(QUOTED PASSAGE):

BEGIN

08.35 The Telegraph also has a dispatch from Damascus, where brave residents - many of them women - are sheltering refugees from Homs, risking their lives for strangers desperate for a safe haven.
The correspondent, who cannot be named for security reasons, writes:
The activists took The Daily Telegraph to one safe house. A nine-year-old boy, the man of the house, opened the solid white metal door just enough to let us pass. His four sisters were hidden away in a side room for safety. Paunchy, with worn clothes, her hair array and deep bags under her eyes, the mother stood in the empty living room, too frightened and exhausted to speak of her ordeal. She and her family had fled from Karm Zeitoun district of Homs just one week before.
Jordanian riot police hold Syrian protesters back from the Syrian embassy in Amman
08.32 The Telegraph's Alex Spillius has spoken to a US State Department official who warns the international community may be forced to "militarise" the crisis.
He writes:
The official from the State Department told The Daily Telegraph that while the White House wants to exhaust all its diplomatic options, the debate in Washington has shifted away from diplomacy and towards more robust action since Russia and China blocked a United Nations resolution condemning Syria.
The Pentagon’s Central Command has begun a preliminary internal review of US military capabilities in the region, which one senior official called a “scoping exercise” that would provide options for the president if and when they were requested.
The White House said it was talking to allies about holding a “Friends of Syria” meeting in the near future and was considering delivering humanitarian aid to affected areas in the country.
08.25 Simon Tisdall has written a piece in The Guardian on the "Western conspiracy to do nothing", in which he warns that the foreign country doing the most in Syria right now is not the UK, Russia, or the US, but Iran.
The reality is that from Barack Obama down, nobody in the western camp, with diplomacy at a standstill, has a clue what to do. They know only what they cannot do - which, primarily, is not get involved in another Middle East war.
Not so the rulers of Iran... Assad's Syria is Iran's springboard into the Arab Middle East.

END

(WHAT THE EXERCISE ASKS):
Continue the live coverage of the Syria crisis, picking up right after its last line. You won't need the material that comes next.

(DATASET CONTENT):

BEGIN

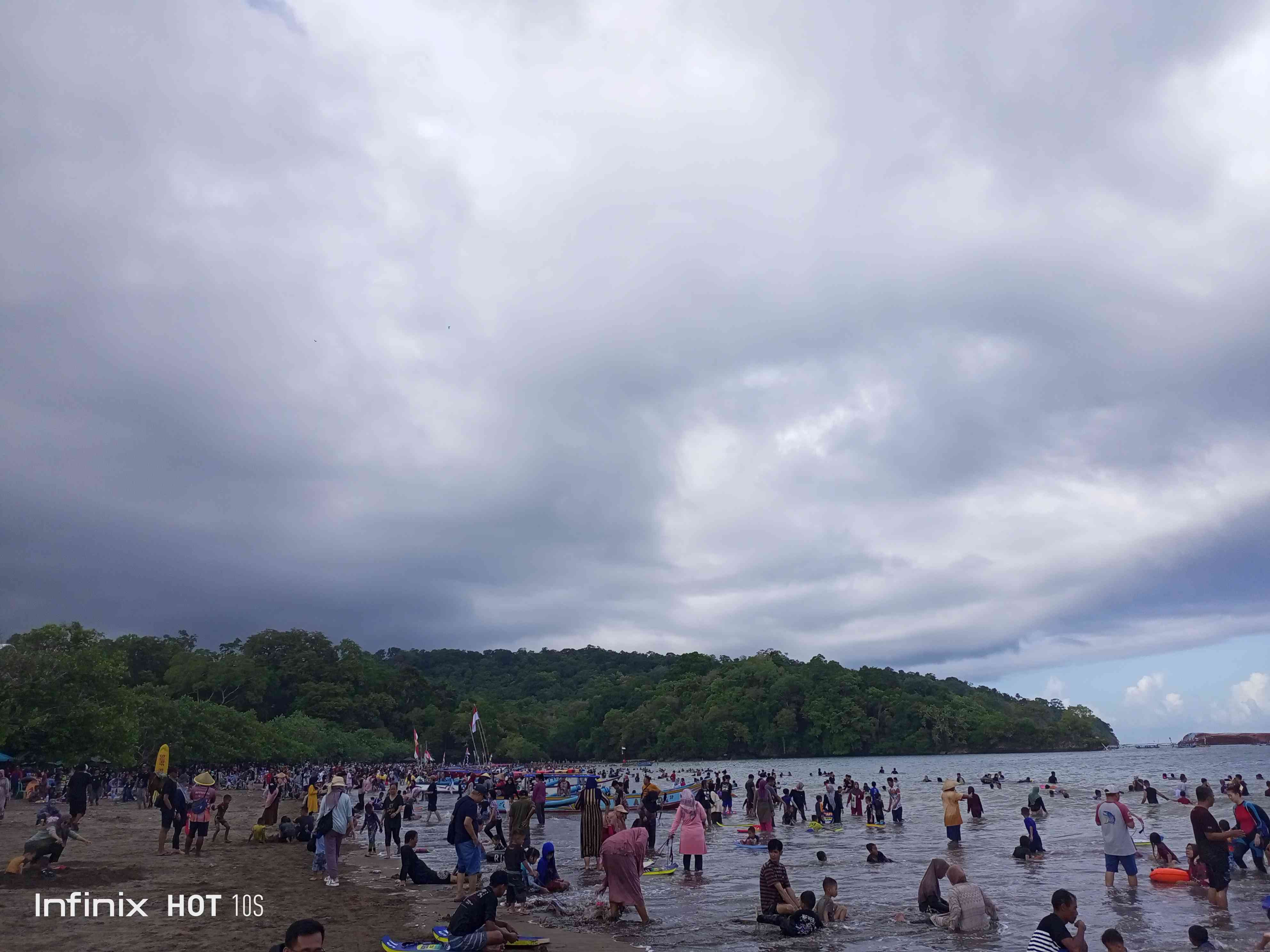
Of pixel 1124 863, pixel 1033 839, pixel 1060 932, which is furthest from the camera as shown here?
pixel 1033 839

END

(WRITTEN ANSWER):
08.18 Some of the quotes included in the morning's papers are increasingly desperate. The Independent has spoken to Homs residents about the horrific report yesterday that 18 premature babies died in a hospital there when it was hit by power cuts - the "slaughter of the innocents". Mahmoud Araby, a 25-year-old student, told the newspaper:
The families were there when it happened. We were so angry and disgusted.
The inside of a home in Homs after shelling
08.03 The death toll in Homs is already climbing this morning with agencies reporting that at least 29 people have been killed since midnight as Assad's regime launches a fresh assault on citizens there.
From Reuters:
Syrian forces killed at least 29 people on Thursday in rocket and mortar bombardments of several districts of Homs, the heart of a revolt against President Bashar al-Assad, activists and opposition sources said.
They said the bombardments centred on the Baba Amro, Inshaat, Khalidiya, al-Bayyada and Jouret al-Shayyah districts of the city of one million people.
Earlier, the British-based opposition Syrian Observatory for Human Rights said 12 people had been killed in Baba Amro and another in Khalidiya.
08.00 GMT (10.00 Damascus) Good morning, we'll continue our live rolling Telegraph coverage of the uprising in Syria this morning as the government launches a new blitz on Homs, UN Secretary General Ban Ki-Moon claims Russia and China's veto of the UN has emboldened the Assad regime, and a US official warns that the international community may have to "militarise" the crisis.